Пятая. Про молчаливого рыцаря
Один рыцарь был очень молчаливый. Не любил говорить – и всё тут. Ну, только иногда скажет «да» или «нет». А то и просто пожмёт плечами, вздохнёт так «ай..» (мол, что тут скажешь?) и махнёт рукой. Или мечом, когда как. Иногда к нему пристанешь как банный лист, скажи что-нибудь, ну давай, ну хорош тебе молчать, как рыба, а он грустно так посмотрит, махнёт рукой и – вжик.. И сидишь на коне как дурак, ждёшь ещё что он что-то ответит, а голова-то уже где-нибудь в кустах валяется. Такой уж был молчаливый... Очень любили другие рыцари с ним за грибами ходить. Молчит ведь всё время. Все кричат «ау-ау», а он ни гу-гу. Так весь отряд вместо того, чтобы грибы искать, начинает его разыскивать. Это ж проще! Не надо ни с коня слезать, ни наклоняться (в доспехах-то!), грибы резать, гоняй себе по кустам в своё удовольствие да ищи, где он спрятался. Найдут – а у него уже полная корзинка. Все потом довольные такие – едут в замок, грибов нажарят и рассказывают, как искали. А он молчит себе – рассказывай, что хочешь. И на турнирах молчал. Все кричат, бьют себя в грудь, ругаются всякими литературными, конечно, словами (всё же рыцари, а не грузчики какие-нибудь), а он только пыхтит да машет себе мечом. Все наорутся, наобщаются в процессе друг с другом всласть, глядь – а уже валяются в пыли да только думают, что бы такое политературнее ответить. И щиты в мелкие щепки порублены.

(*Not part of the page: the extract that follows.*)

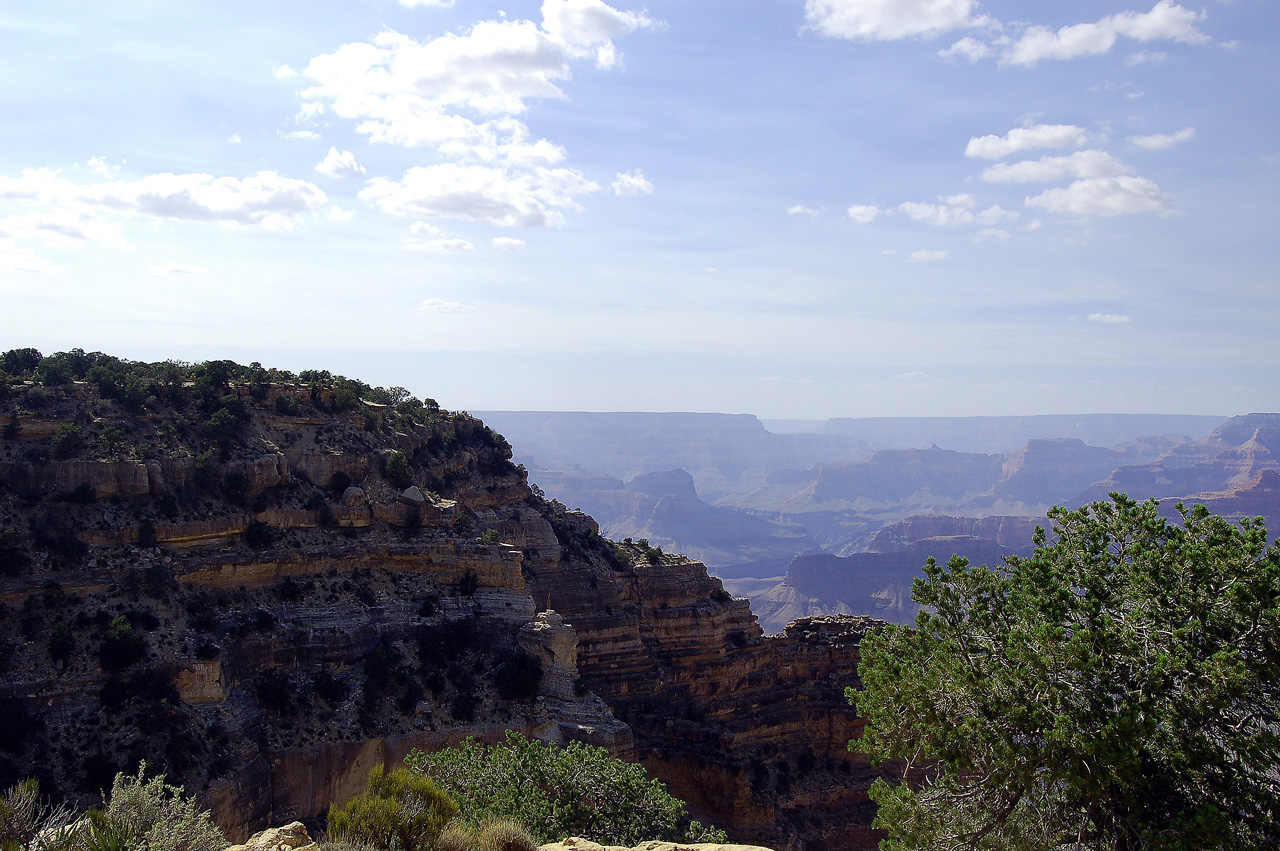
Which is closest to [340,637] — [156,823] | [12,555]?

Но однажды принцесса Лотарингская его застала-таки врасплох. Выиграл рыцарь очередной турнир, подошёл за её батистовым платочком (в награду), а она его возьми да спроси: «Мой доблестный рыцарь, я слышала, по дороге к нам вы победили целую шайку разбойников. Расскажите нам, как это было, я хочу услышать все подробности». Ну, у него сначала челюсть практически отвалилась, он за рукоятку меча хвать - да куда там? – принцессе же её белокурую головку не оттяпаешь! Покраснел весь, а деваться некуда, надо говорить. Ведь или решит, что он слишком умный для неё, или что такой тупой, что двух слов связать не может. Снял шлем, сел на коня поудобнее и начал рассказывать: «О, моя несравненная принцесса! Когда лучи заходящего солнца уже раскрасили в кровавые цвета кроны столетних дубов, молчаливо и зловеще стоящих вдоль пустынной дороги, я вдруг услышал в абсолютной напряжённой тишине резкий свист. Огромные чёрные стаи ворон взметнулись от него в небо как дым пожарищ. Я, конечно, тут же выхватил меч из ножен, приготовившись сразиться по крайней мере с великаном или драконом. Сердце моё пело и стучало в преддверии великого подвига, который я собирался совершить для тебя, о ненаглядная звезда Лотарингии, Бургундии и Нормандии! Из-за багровеющих стволов показались длинные тени…» На этом месте рыцарь заметил, что две молоденькие фрейлины принцессы уже упали в обморок от полноты чувств. И нет бы ему остановиться на этом самом месте, сказать «ай» да загадочно махнуть рукой, но он как-то сильно вдохновился и с разгону продолжил: «И тут на дорогу выползли какие-то плюгавые занюханные мужички. Засранцы какие-то. Я так разозлился, что – хрясь по одному, бамц по другому, этот – раз, а я его – бум по кумполу, фигак четвёртому по заднице, пятого ногой по морде – шлёп, аж зубы в разные стороны!». Тут рыцарь взглянул на трибуну и заметил, что уже и сама краса Лотарингии выпучила глаза, побледнела и схватилась рукой за грудь. Ещё не поздно было бы, наверное, замолчать, но рыцарь решил довести дело до конца и закончил так: «Короче, шестому я натянул задницу на уши, о несравненная!», после чего принцессе ничего не оставалось, как тоже упасть в обморок. Вот такая страшная история, извините...
Какую же мораль можно вынести из неё подрастающему поколению рыцарей? И, во-вторых, если заговорил с женщиной о природе, то это ещё куда ни шло, они существа нежные, может, даже и ляпнешь что не то, всё равно простят.